Potongan Dokumen

2. Individu yang memiliki sifat rasional yang bertanggung jawab atas tingkah laku intelektual dan sosial.
3. yang mampu mengarahkan dirinya ke tujuan yang positif mampu mengatur dan mengontrol dirinya dan mampu menentukan nasibnya.
4. Makhluk yang dalam proses menjadi berkembang dan terus berkembang tidak pernah selesai (tuntas) selama hidupnya.
5. Individu yang dalam hidupnya selalu melibatkan dirinya dalam usaha untuk mewujudkan dirinya sendiri, membantu orang lain dan membuat dunia lebih baik untuk ditempati
6. Suatu keberadaan yang berpotensi yang perwujudanya merupakan ketakterdugaan dengan potensi yang tak terbatas
7. Makhluk Tuhan yang berarti ia adalah makhluk yang mengandung kemungkinan baik dan jahat.
8. Individu yang sangat dipengaruhi oleh lingkungan turutama lingkungan sosial, bahkan ia tidak bisa berkembang sesuai dengan martabat kemanusaannya tanpa hidup di dalam lingkungan sosial.
Hakikat Manusia dalam Pendidikan
Pendidikan secara sederhana dikatakan sebagai sebuah proses “memanusiakan manusia”, Abdurrahman Shalih (t.th;47) mengatakan “man is the core of the educational process”, bahwa manusia adalah inti dari sebuah proses pendidikan.
Hal tersebut menunjukkan bahwa manusia adalah obyek dan sekaligus pelaku pendidikan Sebab itu sejauh mana pendidikan itu diformulasikan dan diimplementasikan harus selalu disandarkan pada konsepsi tentang hakekat manusia.
Merumuskan dan mengembangkan tujuan pendidikan, materi pendidikan, metode, kurikulum, evaluasi pendidikan, dan seterusnya harus selalu dikonsultasikan pada filsafat dan pemahaman tentang hakekat manusia itu sendiri. Pembahasan ini berusaha memahami hakekat manusia sebagai sebuah kajian ontologi Pendidikan Islam.
Ada beberapa hal yang dikaji dalam tulisan ini yaitu; pemahaman tentang hakekat manusia; poses kejadian manusia; potensi-potensi dasar manusia; tugas dan fungsi penciptaan manusia; serta implikasinya dalam pendidikan.

Daftar Tugas
- 1) Menurut teks tentang hakikat manusia, siapa yang mengatakan "man is the core of the educational process"?
- 2) Kutip bagian teks tentang hakikat manusia dari "Hakikat Manusia dalam" sampai "sebuah proses pendidikan.".
- 3) Tulis lanjutan teks tentang hakikat manusia, mulai setelah kalimat terakhirnya.
Daftar yang ada setelah ini tidak ada hubungannya dengan teks tentang hakikat manusia.

Data
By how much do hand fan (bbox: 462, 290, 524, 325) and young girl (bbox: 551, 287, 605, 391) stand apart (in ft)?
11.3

Daftar Jawaban
- 1) Abdurrahman Shalih.

- 2)
Hakikat Manusia dalam Pendidikan
Pendidikan secara sederhana dikatakan sebagai sebuah proses “memanusiakan manusia”, Abdurrahman Shalih (t.th;47) mengatakan “man is the core of the educational process”, bahwa manusia adalah inti dari sebuah proses pendidikan.

- 3)
Pemahaman tentang hakekat manusia
Para ahli mempunyai pemahaman yang beragam dalam memahami hakekat tentang manusia, hal ini dapat kita lihat dari berbagai pendapat berikut;
- Charles Robert Darwin (1809-1882) menetapkan manusia sejajar dengan binatang, karena terjadinya manusia dari sebab-sebab mekanis, yaitu lewat teori descendensi (ilmu turunan) dan teori natural selection (teori pilihan alam)
- Ernest Haeckel (1834-1919) menyatakan manusia dalam segala hal menyerupai binatang beruas tulang belakang, yakni binatang menyusui
- Aristoteles (384-322) memeberikan devinisi manusia sebagai binatang yang berakal sehat yang mampu mengeluarkan pendapatnya, dan berbicara berdasarkan pikirannya (the animal than reasons). Disamping itu manusia juga binatang yang berpolitik (zoon politicon) dan binatang yang bersosial (social animal)
- Harold H. Titus menempatkan manusia sebagai organisme hewani yang mampu mempelajari dirinya sendiri dan mampu menginterpretasi terhadap bentuk-bentuk hidup serta dapat menyelidiki makna eksistensi insani (Endang Saifudin, dalam Muhaimin, 1993;31)
- Ahli mantiq mendevinisikan manusia sebagai “al-insan hayawanun nathiq” (manusia adalah hewan yang berbahasa)
Dalam Islam manusia dipandang sebagai manusia, bukan sebagai binatang, karena manusia memiliki derajat yang tinggi, bertanggung jawab atas segala yang diperbuat, serta makhluk pemikul amanah yang berat. Berikut pemahaman para pemikir Islam tentang manusia;
Al-Farabi, Al-Ghazali, dan Ibnu Rusyd menyatakan bahwa hakekat manusia itu terdiri dari dua komponen penting, yaitu;
a) Komponen jasad. Menurut Farabi, komponen ini berasal dari alam ciptaan yang mempunyai bentuk, rupa, berkualitas, berkadar, bergerak dan diam, serta berjasad dan terdiri atas organ. Al-Ghazali memberikan sifat jasad manusia yang ada dalam bumi ini yaiu, dapat bergerak, memiliki rasa, berwatak gelap dan kasar, dan ini tidak berbeda dengan benda-benda lain, sedangkan Ibnu Rusyd berpendapat bahwa komponen jasad merupakan komponen materi.
(Ahmad Daudy, 1989:58-59) b) Komponen jiwa. Menurut farabi, komponen jiwa berasal dari alam perintah (alam kholiq) yang mempunyai sifat berbeda dengan jasad manusia. Hal ini karena jiwa merupakan roh dari perintah Tuhan walaupun tidak menyamai Dzat-Nya.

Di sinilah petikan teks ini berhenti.